The University developed documentation for supporting menopause and hormonal changes in the workplace, with a symptom checklist for added guidance. They involved a wide range of stakeholders, including the equality forums – particularly the gender forum and n-able, the disability forum – as well as trade unions.
“We were conscious that we hadn’t been able to include all groups in our initial training, and decided to continue the conversations,” says Kate. “We had a group of around 120 cleaners from a range of communities and cultures, and we wanted to make sure our support extended properly to them.
“One of the group helped to engage the others so we could find the right way to hold discussions. We held an early-morning session, with small groups on tables. It was women only – culturally many would not discuss these issues with men in the room. They could speak in the language of their choice and sit where they were most comfortable.
“These can be very intimate issues and we wanted everyone to get the most from the conversations.”
But we also include men in our campaign.
The University also amended their documentation for with English as a second language. They also provided written material and resources, to support people who didn’t have online access.

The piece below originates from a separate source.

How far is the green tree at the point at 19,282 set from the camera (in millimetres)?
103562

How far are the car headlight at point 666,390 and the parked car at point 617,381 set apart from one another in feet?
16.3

For organisations seeking to reach wider communities, diversity and inclusion is a key focus. Engaging groups, talking to people, asking what they’d like in terms of support are all good ways to ensure the support is as far-reaching as possible.
“These aren’t written in tablets of stone,” adds Kate. “We might make mistakes along the way, but we recognise them and amend. Support for menopause and hormonal symptoms can evolve as we learn.”
Rachel Reese is the founder of Global Butterflies.
Kate Rogers is senior HR business partner at the University of Bradford.